Oleh: Alfred R. Januar Nabal*
Golongan putih (disingkat golput) merupakan fenomena yang kerap terjadi dalam setiap perhelatan pesta demokrasi.
Di Indonesia, istilah ini pertama kali muncul menjelang pemilu 5 Juli 1971. Aktor pertama yang memunculkan golput ini sebagai gerakan politik adalah Ketua Presidium Perhimpunan Mahasiswa Katolik Republik Indonesia (PMKRI), Max Wayong.
Meski pun saat itu, PMKRI belum menyebut gerakan itu sebagai golput. PMKRI pada awal April 1971 menyatakan deklarasi untuk “menjadi penonton yang baik” dalam pemilu 1971.
Setelah deklarasi PMKRI ini, eskalasi gerakan golput ini membesar. Pada bulan Mei 1971, Imam Walujo Sumali dalam artikelnya “Partai Kesebelas untuk Generasi Muda” mengajak siapa pun yang tidak mau memilih sembilan parpol dan Golkar yang berkontestasi pada masa itu untuk memilih partai kesebelas, yaitu partai putih.
Caranya dengan menusuk bagian putih yang ada di sela-sela gambar parpol dan golkar.
Ungkapan partai putih ini merupakan sebuah metafora yang merujuk pada perlawanan politik terhadap parpol-parpol dan Golkar pada masa itu.
Kemudian, pada awal Juni 1971, para pemuda dan mahasiswa kembali melakukan deklarasi gerakan golput dengan membuat simbol golput berbentuk segilima, mirip dengan lambang AURI, IPKI, dan Golkar.
Di tengah segilima tersebut, terdapat gambar abstrak dengan warna putih polos. Mereka juga menyebarkan pamflet-pamflet di bebeberapa titik di Jakarta, yang isinya tidak menyetujui tertib penyelenggaraan pemilu 1971.
Golput yang terjadi pada tahun 1971 dilihat sebagai bentuk protes atas penyelenggaraan pemilu yang tidak demokratis.
Pembatasan jumlah partai politik yang dilakukan oleh pemerintah orde baru dinilai para aktivis sebagai bentuk pengangkangan terhadap asas demokrasi yang paling mendasar, yaitu kemerdekaan berserikat dan bepolitik.
Selain itu, pembentukan organisasi Golkar oleh pemerintah, yang kemudian menjadi kontestan di pemilu 1971 maupun setelahnya dilihat sebagai siasat pemerintah orde baru untuk melanggengkan kekuasaannya. Pemilu di tahun 1971 maupun di tahun-tahun setelahnya hanyalah parodi yang dimainkan pemerintah orde baru.

(Catatan pertanyaan berbasis adegan)
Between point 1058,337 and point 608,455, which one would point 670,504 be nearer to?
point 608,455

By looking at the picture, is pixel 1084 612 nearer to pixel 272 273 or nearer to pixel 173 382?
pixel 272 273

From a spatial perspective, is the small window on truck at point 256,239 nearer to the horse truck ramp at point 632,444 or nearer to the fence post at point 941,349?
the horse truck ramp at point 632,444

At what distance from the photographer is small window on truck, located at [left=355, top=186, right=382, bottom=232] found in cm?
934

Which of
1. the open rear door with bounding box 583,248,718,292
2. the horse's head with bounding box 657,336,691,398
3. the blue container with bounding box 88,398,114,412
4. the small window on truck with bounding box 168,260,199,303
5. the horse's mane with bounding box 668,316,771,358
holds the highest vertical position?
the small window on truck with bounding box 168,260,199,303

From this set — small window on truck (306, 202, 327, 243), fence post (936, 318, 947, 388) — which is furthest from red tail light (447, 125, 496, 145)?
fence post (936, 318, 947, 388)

• Yang Diharapkan: Tulis ulang tanpa perubahan bagian teks tentang sejarah golput yang dibuka dengan kata-kata yang memuat "Meski pun saat" dan ditutup dengan "dalam pemilu 1971.".

• Penyelesaian Lengkap:
Meski pun saat itu, PMKRI belum menyebut gerakan itu sebagai golput. PMKRI pada awal April 1971 menyatakan deklarasi untuk “menjadi penonton yang baik” dalam pemilu 1971.